_Aim of the task_
Please count the lines in the listing below that contain the string "instances", treating uppercase and lowercase as different, and reply with the number alone.

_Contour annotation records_
____________________

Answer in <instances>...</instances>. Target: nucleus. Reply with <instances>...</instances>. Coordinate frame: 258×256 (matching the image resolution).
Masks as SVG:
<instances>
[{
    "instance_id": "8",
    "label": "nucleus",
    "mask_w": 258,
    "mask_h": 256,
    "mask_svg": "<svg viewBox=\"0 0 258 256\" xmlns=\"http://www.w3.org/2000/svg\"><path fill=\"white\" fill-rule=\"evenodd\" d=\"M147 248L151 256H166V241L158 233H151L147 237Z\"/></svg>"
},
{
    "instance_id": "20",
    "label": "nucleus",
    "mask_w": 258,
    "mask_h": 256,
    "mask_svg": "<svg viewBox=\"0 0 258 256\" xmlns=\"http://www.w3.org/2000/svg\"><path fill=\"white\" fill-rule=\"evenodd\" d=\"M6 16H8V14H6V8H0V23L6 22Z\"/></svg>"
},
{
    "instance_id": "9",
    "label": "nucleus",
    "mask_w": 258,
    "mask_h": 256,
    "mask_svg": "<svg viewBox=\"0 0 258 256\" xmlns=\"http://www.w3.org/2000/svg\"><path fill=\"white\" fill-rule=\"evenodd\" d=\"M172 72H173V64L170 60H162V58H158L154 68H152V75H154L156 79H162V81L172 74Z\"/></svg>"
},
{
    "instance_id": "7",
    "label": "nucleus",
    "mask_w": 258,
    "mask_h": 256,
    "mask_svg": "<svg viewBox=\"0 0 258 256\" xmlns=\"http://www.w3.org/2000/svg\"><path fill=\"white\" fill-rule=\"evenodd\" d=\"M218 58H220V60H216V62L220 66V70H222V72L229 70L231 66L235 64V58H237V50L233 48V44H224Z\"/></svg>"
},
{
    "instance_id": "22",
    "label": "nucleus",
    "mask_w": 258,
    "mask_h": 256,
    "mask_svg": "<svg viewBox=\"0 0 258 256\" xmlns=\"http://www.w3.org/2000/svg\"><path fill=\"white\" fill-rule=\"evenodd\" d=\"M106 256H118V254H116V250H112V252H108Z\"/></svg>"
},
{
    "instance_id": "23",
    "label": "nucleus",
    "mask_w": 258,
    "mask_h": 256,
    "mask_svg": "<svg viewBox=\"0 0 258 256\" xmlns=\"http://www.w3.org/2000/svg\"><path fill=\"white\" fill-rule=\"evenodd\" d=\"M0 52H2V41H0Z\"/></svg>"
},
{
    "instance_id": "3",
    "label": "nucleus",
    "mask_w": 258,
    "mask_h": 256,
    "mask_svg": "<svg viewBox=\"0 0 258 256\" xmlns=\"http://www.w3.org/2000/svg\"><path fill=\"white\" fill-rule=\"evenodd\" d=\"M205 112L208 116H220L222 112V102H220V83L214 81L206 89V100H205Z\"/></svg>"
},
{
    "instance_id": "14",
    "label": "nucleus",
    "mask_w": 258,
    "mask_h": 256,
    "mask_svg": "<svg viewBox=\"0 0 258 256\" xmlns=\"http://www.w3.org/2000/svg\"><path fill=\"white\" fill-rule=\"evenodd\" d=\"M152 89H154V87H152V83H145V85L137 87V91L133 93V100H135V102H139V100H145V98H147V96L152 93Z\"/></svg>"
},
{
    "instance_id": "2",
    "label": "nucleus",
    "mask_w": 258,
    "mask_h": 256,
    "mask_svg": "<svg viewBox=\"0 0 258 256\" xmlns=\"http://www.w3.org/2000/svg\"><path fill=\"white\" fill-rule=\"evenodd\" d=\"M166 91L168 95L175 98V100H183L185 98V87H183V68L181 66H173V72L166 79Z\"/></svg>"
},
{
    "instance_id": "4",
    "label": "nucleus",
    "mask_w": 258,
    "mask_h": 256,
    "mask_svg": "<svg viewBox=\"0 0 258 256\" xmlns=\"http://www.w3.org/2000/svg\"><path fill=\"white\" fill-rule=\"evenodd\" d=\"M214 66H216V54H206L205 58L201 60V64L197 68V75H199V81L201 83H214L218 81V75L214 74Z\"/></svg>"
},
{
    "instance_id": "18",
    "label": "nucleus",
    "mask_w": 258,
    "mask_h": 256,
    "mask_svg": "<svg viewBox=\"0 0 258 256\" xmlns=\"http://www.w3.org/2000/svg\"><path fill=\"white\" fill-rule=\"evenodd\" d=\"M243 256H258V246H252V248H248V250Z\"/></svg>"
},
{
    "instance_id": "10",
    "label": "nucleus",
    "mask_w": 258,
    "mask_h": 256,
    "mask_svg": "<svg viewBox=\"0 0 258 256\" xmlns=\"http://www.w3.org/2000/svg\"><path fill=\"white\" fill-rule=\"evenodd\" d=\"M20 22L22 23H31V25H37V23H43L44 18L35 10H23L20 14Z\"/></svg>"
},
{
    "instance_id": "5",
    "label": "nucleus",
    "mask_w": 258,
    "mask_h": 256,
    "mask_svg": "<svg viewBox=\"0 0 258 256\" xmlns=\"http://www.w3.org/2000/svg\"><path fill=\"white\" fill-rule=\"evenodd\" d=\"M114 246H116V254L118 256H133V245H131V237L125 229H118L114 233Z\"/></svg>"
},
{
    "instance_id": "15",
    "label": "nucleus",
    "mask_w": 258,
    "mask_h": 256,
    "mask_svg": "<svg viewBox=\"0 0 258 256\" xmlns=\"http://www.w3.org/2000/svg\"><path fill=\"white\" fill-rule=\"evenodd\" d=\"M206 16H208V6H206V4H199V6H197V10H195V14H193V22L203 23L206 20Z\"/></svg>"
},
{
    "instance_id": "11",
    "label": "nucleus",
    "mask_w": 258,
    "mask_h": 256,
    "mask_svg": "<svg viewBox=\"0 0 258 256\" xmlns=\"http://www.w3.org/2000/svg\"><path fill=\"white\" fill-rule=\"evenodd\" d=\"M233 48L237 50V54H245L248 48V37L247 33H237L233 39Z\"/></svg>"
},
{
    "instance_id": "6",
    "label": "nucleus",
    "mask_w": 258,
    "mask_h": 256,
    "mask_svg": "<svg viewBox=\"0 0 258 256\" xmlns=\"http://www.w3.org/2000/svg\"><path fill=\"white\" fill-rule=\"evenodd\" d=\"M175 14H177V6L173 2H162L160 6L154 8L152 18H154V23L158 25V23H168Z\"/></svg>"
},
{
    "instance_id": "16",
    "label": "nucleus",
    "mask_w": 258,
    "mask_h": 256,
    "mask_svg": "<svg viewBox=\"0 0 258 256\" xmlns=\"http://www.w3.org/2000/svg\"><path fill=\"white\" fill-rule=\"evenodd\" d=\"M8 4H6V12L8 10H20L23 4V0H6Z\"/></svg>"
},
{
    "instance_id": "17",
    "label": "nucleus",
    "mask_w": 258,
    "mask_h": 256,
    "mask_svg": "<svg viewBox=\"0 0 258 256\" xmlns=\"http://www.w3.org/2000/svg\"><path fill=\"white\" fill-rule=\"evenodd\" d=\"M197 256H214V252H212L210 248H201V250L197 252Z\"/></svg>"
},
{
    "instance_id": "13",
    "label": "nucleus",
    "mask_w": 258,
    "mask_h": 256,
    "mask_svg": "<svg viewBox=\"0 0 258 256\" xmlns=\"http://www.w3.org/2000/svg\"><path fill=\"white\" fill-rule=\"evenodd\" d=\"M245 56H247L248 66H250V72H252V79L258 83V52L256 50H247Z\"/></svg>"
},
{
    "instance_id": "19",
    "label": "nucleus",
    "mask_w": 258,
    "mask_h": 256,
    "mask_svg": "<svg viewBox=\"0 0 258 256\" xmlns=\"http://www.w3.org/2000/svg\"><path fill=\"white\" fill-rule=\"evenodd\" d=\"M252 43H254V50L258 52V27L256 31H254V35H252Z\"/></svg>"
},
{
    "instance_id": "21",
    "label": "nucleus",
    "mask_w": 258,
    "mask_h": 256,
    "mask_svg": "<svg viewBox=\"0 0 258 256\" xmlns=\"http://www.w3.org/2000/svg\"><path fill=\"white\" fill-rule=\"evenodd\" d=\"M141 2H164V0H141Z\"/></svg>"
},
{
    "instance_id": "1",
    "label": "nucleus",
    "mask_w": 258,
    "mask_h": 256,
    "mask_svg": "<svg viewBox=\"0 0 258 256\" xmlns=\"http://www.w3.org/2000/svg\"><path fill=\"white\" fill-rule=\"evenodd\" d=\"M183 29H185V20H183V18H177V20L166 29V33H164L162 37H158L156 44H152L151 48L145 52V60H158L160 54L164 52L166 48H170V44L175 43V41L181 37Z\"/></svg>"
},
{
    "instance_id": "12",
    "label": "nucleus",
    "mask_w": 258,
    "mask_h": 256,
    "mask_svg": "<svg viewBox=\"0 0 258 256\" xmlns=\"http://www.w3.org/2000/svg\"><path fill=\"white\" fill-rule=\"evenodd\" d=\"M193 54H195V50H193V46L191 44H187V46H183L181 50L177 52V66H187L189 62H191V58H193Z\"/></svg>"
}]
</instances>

____________________

_Expected output_
3